Despite advances in medical and surgical treatment, infective endocarditis (IE) remains a serious disease that carries considerable mortality and morbidity. The role of surgery has been expanding in IE and early surgery is strongly indicated for IE patients with congestive heart failure or uncontrolled infection, but no randomized trial has been conducted to clarify the indications and optimal timing of surgery because of ethical, logistical and financial constraints.

Early Surgery versus Conventional Treatment in Infective Endocarditis (EASE) trial was designed to compare clinical outcomes of early surgery and conventional treatment strategy for IE patients with a high risk of embolism. Patients with left-sided IE, severe valve disease and large vegetation were randomly assigned on a 1:1 basis to early surgery (37 patients) or to conventional treatment (39 patients). The primary end point was a composite of in-hospital death and embolic events that occurred within 6 weeks from randomization. The primary end point occurred in 1 (2.7%) patient of the early surgery group and in 9 (23.1%) of the conventional treatment group (hazard ratio [HR], 0.248; 95% confidence interval [CI], 0.069-0.883; P=0.031).

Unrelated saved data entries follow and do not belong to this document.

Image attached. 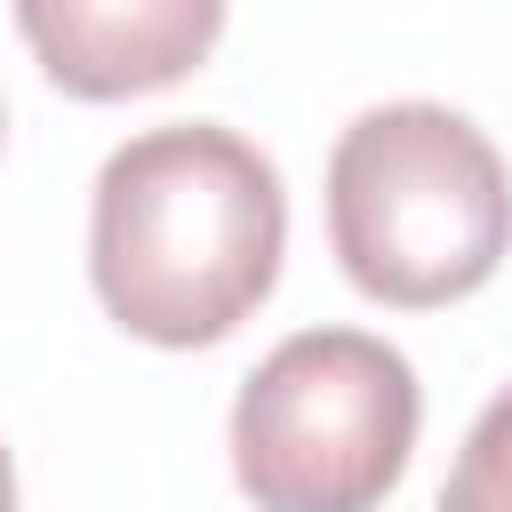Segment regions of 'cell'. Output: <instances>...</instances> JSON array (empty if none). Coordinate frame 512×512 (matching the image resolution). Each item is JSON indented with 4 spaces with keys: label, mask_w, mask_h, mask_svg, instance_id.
I'll return each mask as SVG.
<instances>
[{
    "label": "cell",
    "mask_w": 512,
    "mask_h": 512,
    "mask_svg": "<svg viewBox=\"0 0 512 512\" xmlns=\"http://www.w3.org/2000/svg\"><path fill=\"white\" fill-rule=\"evenodd\" d=\"M328 248L376 304H456L512 248V168L488 128L432 96L368 104L328 152Z\"/></svg>",
    "instance_id": "cell-2"
},
{
    "label": "cell",
    "mask_w": 512,
    "mask_h": 512,
    "mask_svg": "<svg viewBox=\"0 0 512 512\" xmlns=\"http://www.w3.org/2000/svg\"><path fill=\"white\" fill-rule=\"evenodd\" d=\"M0 128H8V104H0Z\"/></svg>",
    "instance_id": "cell-7"
},
{
    "label": "cell",
    "mask_w": 512,
    "mask_h": 512,
    "mask_svg": "<svg viewBox=\"0 0 512 512\" xmlns=\"http://www.w3.org/2000/svg\"><path fill=\"white\" fill-rule=\"evenodd\" d=\"M440 512H512V384L472 416V432L448 464Z\"/></svg>",
    "instance_id": "cell-5"
},
{
    "label": "cell",
    "mask_w": 512,
    "mask_h": 512,
    "mask_svg": "<svg viewBox=\"0 0 512 512\" xmlns=\"http://www.w3.org/2000/svg\"><path fill=\"white\" fill-rule=\"evenodd\" d=\"M424 392L368 328L280 336L232 400V480L256 512H376L416 456Z\"/></svg>",
    "instance_id": "cell-3"
},
{
    "label": "cell",
    "mask_w": 512,
    "mask_h": 512,
    "mask_svg": "<svg viewBox=\"0 0 512 512\" xmlns=\"http://www.w3.org/2000/svg\"><path fill=\"white\" fill-rule=\"evenodd\" d=\"M32 64L80 104L176 88L224 40V0H8Z\"/></svg>",
    "instance_id": "cell-4"
},
{
    "label": "cell",
    "mask_w": 512,
    "mask_h": 512,
    "mask_svg": "<svg viewBox=\"0 0 512 512\" xmlns=\"http://www.w3.org/2000/svg\"><path fill=\"white\" fill-rule=\"evenodd\" d=\"M0 512H16V464H8V448H0Z\"/></svg>",
    "instance_id": "cell-6"
},
{
    "label": "cell",
    "mask_w": 512,
    "mask_h": 512,
    "mask_svg": "<svg viewBox=\"0 0 512 512\" xmlns=\"http://www.w3.org/2000/svg\"><path fill=\"white\" fill-rule=\"evenodd\" d=\"M280 168L224 120H168L96 168L88 280L104 312L168 352L224 344L280 280Z\"/></svg>",
    "instance_id": "cell-1"
}]
</instances>
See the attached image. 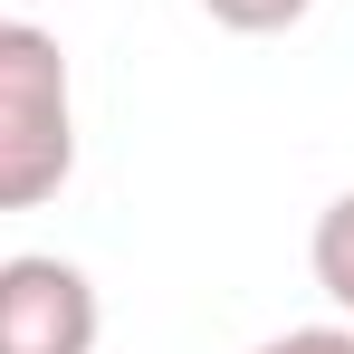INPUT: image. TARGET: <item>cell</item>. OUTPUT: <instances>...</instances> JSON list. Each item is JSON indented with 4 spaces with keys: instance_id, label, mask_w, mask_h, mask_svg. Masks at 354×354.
I'll list each match as a JSON object with an SVG mask.
<instances>
[{
    "instance_id": "cell-4",
    "label": "cell",
    "mask_w": 354,
    "mask_h": 354,
    "mask_svg": "<svg viewBox=\"0 0 354 354\" xmlns=\"http://www.w3.org/2000/svg\"><path fill=\"white\" fill-rule=\"evenodd\" d=\"M221 29H239V39H278V29H297L316 0H201Z\"/></svg>"
},
{
    "instance_id": "cell-3",
    "label": "cell",
    "mask_w": 354,
    "mask_h": 354,
    "mask_svg": "<svg viewBox=\"0 0 354 354\" xmlns=\"http://www.w3.org/2000/svg\"><path fill=\"white\" fill-rule=\"evenodd\" d=\"M306 268H316V288L335 297V316L354 326V192H335V201L316 211V239H306Z\"/></svg>"
},
{
    "instance_id": "cell-2",
    "label": "cell",
    "mask_w": 354,
    "mask_h": 354,
    "mask_svg": "<svg viewBox=\"0 0 354 354\" xmlns=\"http://www.w3.org/2000/svg\"><path fill=\"white\" fill-rule=\"evenodd\" d=\"M106 306L96 278L58 249H10L0 259V354H96Z\"/></svg>"
},
{
    "instance_id": "cell-1",
    "label": "cell",
    "mask_w": 354,
    "mask_h": 354,
    "mask_svg": "<svg viewBox=\"0 0 354 354\" xmlns=\"http://www.w3.org/2000/svg\"><path fill=\"white\" fill-rule=\"evenodd\" d=\"M77 173V86L39 19H0V211H39Z\"/></svg>"
},
{
    "instance_id": "cell-6",
    "label": "cell",
    "mask_w": 354,
    "mask_h": 354,
    "mask_svg": "<svg viewBox=\"0 0 354 354\" xmlns=\"http://www.w3.org/2000/svg\"><path fill=\"white\" fill-rule=\"evenodd\" d=\"M10 10H29V0H10Z\"/></svg>"
},
{
    "instance_id": "cell-5",
    "label": "cell",
    "mask_w": 354,
    "mask_h": 354,
    "mask_svg": "<svg viewBox=\"0 0 354 354\" xmlns=\"http://www.w3.org/2000/svg\"><path fill=\"white\" fill-rule=\"evenodd\" d=\"M249 354H354V326L335 316V326H288V335H268V345H249Z\"/></svg>"
}]
</instances>
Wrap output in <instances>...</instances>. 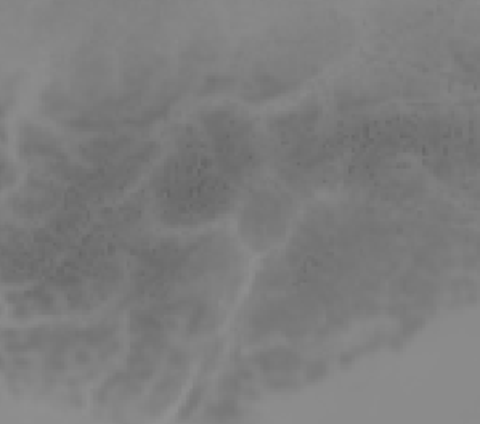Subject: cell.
Returning a JSON list of instances; mask_svg holds the SVG:
<instances>
[{
	"instance_id": "5",
	"label": "cell",
	"mask_w": 480,
	"mask_h": 424,
	"mask_svg": "<svg viewBox=\"0 0 480 424\" xmlns=\"http://www.w3.org/2000/svg\"><path fill=\"white\" fill-rule=\"evenodd\" d=\"M74 360H76L77 365H87L88 362H90V355H88V352H86V350H81V352L76 354Z\"/></svg>"
},
{
	"instance_id": "4",
	"label": "cell",
	"mask_w": 480,
	"mask_h": 424,
	"mask_svg": "<svg viewBox=\"0 0 480 424\" xmlns=\"http://www.w3.org/2000/svg\"><path fill=\"white\" fill-rule=\"evenodd\" d=\"M326 373V365L323 362H315L307 368V374L310 379H318Z\"/></svg>"
},
{
	"instance_id": "3",
	"label": "cell",
	"mask_w": 480,
	"mask_h": 424,
	"mask_svg": "<svg viewBox=\"0 0 480 424\" xmlns=\"http://www.w3.org/2000/svg\"><path fill=\"white\" fill-rule=\"evenodd\" d=\"M230 79L228 77H210V79L206 82V85H204V92H217L220 90V88H225V87H228L230 85Z\"/></svg>"
},
{
	"instance_id": "1",
	"label": "cell",
	"mask_w": 480,
	"mask_h": 424,
	"mask_svg": "<svg viewBox=\"0 0 480 424\" xmlns=\"http://www.w3.org/2000/svg\"><path fill=\"white\" fill-rule=\"evenodd\" d=\"M256 363L260 370L268 374L288 373L289 370H295L300 365V357L295 352L286 349H273L268 352H262L256 357Z\"/></svg>"
},
{
	"instance_id": "2",
	"label": "cell",
	"mask_w": 480,
	"mask_h": 424,
	"mask_svg": "<svg viewBox=\"0 0 480 424\" xmlns=\"http://www.w3.org/2000/svg\"><path fill=\"white\" fill-rule=\"evenodd\" d=\"M236 413H238V410H236V405L225 402V404L215 407L214 411H209V415H214L217 418H228V416H235Z\"/></svg>"
}]
</instances>
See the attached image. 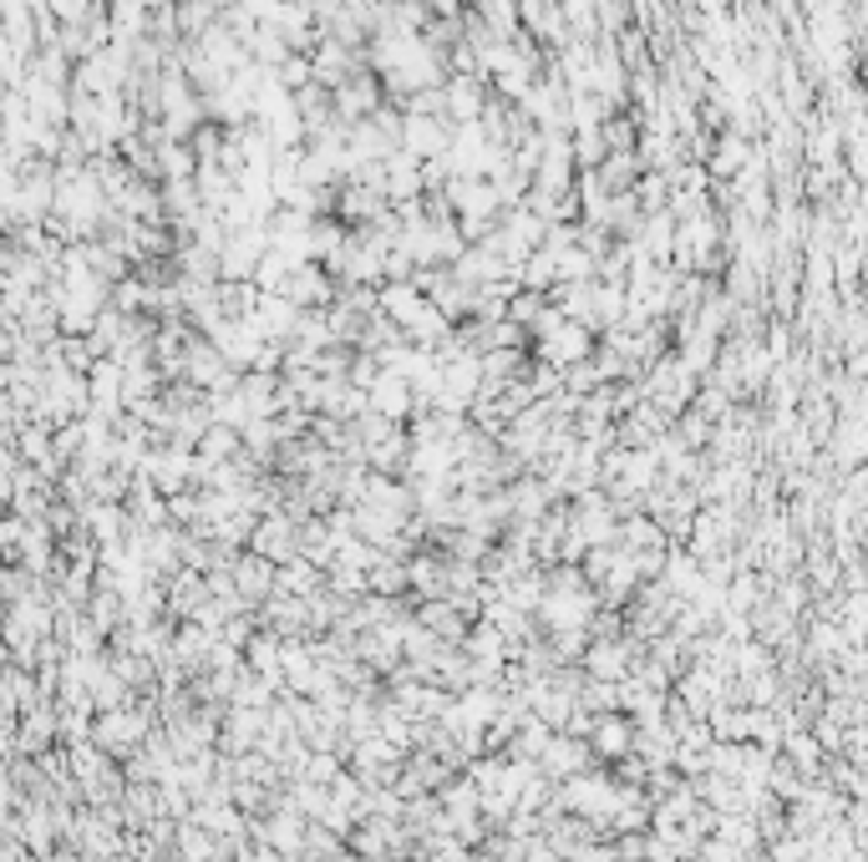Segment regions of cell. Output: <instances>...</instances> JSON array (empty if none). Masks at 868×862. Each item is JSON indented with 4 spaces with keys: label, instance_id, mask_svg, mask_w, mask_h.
Instances as JSON below:
<instances>
[{
    "label": "cell",
    "instance_id": "cell-2",
    "mask_svg": "<svg viewBox=\"0 0 868 862\" xmlns=\"http://www.w3.org/2000/svg\"><path fill=\"white\" fill-rule=\"evenodd\" d=\"M51 15H62L66 25H82V15H87V0H46Z\"/></svg>",
    "mask_w": 868,
    "mask_h": 862
},
{
    "label": "cell",
    "instance_id": "cell-1",
    "mask_svg": "<svg viewBox=\"0 0 868 862\" xmlns=\"http://www.w3.org/2000/svg\"><path fill=\"white\" fill-rule=\"evenodd\" d=\"M447 113L457 117V123H478V113L483 107H488V97H483V87H478V76H453V82H447Z\"/></svg>",
    "mask_w": 868,
    "mask_h": 862
}]
</instances>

The EASE trial demonstrated that early surgery performed within 48 hours after diagnosis reduced the primary end point of death and embolic events by effectively decreasing systemic embolisms in patients with IE. Moreover, these improvements in clinical outcomes could be achieved without increase in operative mortality or recurrence of IE. Additional larger randomized trials are needed to evaluate the effectiveness of early surgery in complicated IE.